[Task directions] Continue the essay on the 1979 Scottish devolution referendum, picking up directly after its final sentence, not from any of the entries.
** Opening Text for analysis block **
In the final entry in our series of 'Long Reads' to mark the 43rd anniversary of the first referendum on the creation of a Scottish Assembly, Tom Chidwick explores the result and considers how significant the referendum was in the fall of James Callaghan's government.
Reflecting on his boyhood in Fife in Before the Oil Ran Out, Ian Jack, former editor of the Independent on Sunday, explained that, as a result of his father’s part in Scotland’s heavy industrial workforce, ‘the past sustained us in a physical as well as a mental sense … so much so that for me the past sometimes seemed inseparable from the present’. In the first week of March 1979, Scotland was grappling with the very past that sustained Jack’s five million compatriots.
Whilst Ian Jack’s Scotland of ‘human and mechanical activity expressed as a great national movement of carbon particles’ was waning by March 1979, it was already becoming ‘a nation of consumers rather than producers, deindustrialised but still eager for the fruits of industrialisation’. For William Knox, the Seventies saw the ‘destruction of the once all-powerful sectarian masculine culture of the skilled worker’ and its replacement by a culture which was ‘more democratic, less misogynist and anti-Catholic’.
Come ‘Referendum Day’, Scotland was forced to contend with both its past and future and confront what it actually meant to be Scottish in modern Britain. For Gordon Brown, the most famous of Raith Rovers supporters, the referendum was a once-in-a-generation opportunity for real change north of the border. As 2,384,439 Scots cast their verdict on the next chapter of Scotland’s national story, the future Prime Minister cautioned that ‘to be swayed now by the scaremongering and false fears peddled by the money men of the “No” campaign would be like scoring an own goal in the last few seconds of a big match’.
** Closing Text for analysis block **
** Opening Data to examine block **
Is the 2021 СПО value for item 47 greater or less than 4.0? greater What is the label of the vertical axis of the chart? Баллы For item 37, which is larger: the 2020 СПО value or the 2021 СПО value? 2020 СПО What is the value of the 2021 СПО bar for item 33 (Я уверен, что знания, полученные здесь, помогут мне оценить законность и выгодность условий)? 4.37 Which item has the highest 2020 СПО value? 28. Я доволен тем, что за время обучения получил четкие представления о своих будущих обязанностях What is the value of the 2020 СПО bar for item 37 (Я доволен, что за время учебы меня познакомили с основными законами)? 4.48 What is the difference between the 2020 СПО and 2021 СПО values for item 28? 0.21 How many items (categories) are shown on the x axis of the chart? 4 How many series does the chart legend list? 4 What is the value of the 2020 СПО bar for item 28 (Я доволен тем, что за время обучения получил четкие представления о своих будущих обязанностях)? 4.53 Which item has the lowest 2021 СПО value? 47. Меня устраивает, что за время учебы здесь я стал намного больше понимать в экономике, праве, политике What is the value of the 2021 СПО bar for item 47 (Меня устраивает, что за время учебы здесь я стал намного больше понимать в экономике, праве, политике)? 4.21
** Closing Data to examine block **
** Opening Data to examine block **
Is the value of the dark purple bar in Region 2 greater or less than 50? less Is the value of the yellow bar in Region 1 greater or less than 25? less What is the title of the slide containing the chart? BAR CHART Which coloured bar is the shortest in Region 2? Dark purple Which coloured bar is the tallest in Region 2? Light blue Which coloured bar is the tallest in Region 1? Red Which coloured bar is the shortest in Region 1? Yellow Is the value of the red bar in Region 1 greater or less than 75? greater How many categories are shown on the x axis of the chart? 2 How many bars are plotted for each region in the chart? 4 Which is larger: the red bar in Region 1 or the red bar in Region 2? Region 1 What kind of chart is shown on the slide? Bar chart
** Closing Data to examine block **
[Your response]
As Scots awaited the official announcement of the referendum result on Friday 2 March, the broadsheet and tabloid press speculated on whether the Government—which had attempted to ease the Assembly’s passage by removing some 90,000 ballots from the electoral register to take account of duplications, the dead, convicted prisoners and those still under 18—had won its gamble. Per the age-old adage, the Liverpool Echo forecast that bad weather in Scotland and Wales (where Tom Jones and The Goon Show’s Harry Secombe proclaimed their support for an Assembly) could seriously affect the ‘Yes’ vote, by discouraging floating voters from casting their ballots.
Likewise, whilst the Belfast Telegraph offered a hard-hitting evaluation of the devolution scheme, comparing it to how Northern Ireland had been governed from 1921 to 1972, the Daily Mirror’s polling-day coverage, which featured alongside an article about a policeman’s ear being bitten off in a pub fight in East London, centred on two topless models. The spread, unamusingly titled ‘the stark choices’, forecast that the two women, Sian Adey-Jones—a former Miss Wales who would later appear in 1985’s A View to a Kill, Sir Roger Moore’s final appearance as James Bond—and Helen Ferguson would ‘get an overwhelming “Yes” vote for their assemblies’.
When the result was announced, it was clear that, as Jim Callaghan later wrote of Wales, ‘the valleys were deaf to the sound of our music and rejected the blandishments by a huge majority’. Dubbed the ‘man who has to get his sums right’ by Glasgow’s resident tabloid, the Daily Record, Ronald Fraser, a retired civil servant paid £500 to be the referendum’s Chief Counting Officer, collated the results from each region by telephone from New St Andrew’s House. Whilst Fraser retained overall control of the conduct of the referendum, he appointed the Chief Executives of the Regional Councils as the Returning Officers, with Donald McNaughton presiding over the Grampian count and Alexander McNicoll, a solicitor for Lothian Regional Council, overseeing counting in the Lothians. The Highlands generated late drama as industrial action by civil servants working an overtime ban delayed the announcement of its result until the afternoon.
With the Lossiemouth-born Chief Counting Officer now expecting to receive the result between 4 and 5pm, it was a race to the wire to verify and report the Highlands’ decision before civil servants clocked off at 4.30pm. In addition to industrial action, ballots in the far north also had to contend with inclement weather. One ballot box was flown the 100 miles to the Highland count in Inverness in a specially chartered helicopter. Instead of reaching Fort William by road before travelling on to Inverness with the region’s other ballots, the ballot papers of 18 voters from Glen Etive—which hit the big screen in the twenty-third James bond picture Skyfall—were flown from a hotel in Ballachulish to Inverness, arriving earlier than if they had made the journey by road.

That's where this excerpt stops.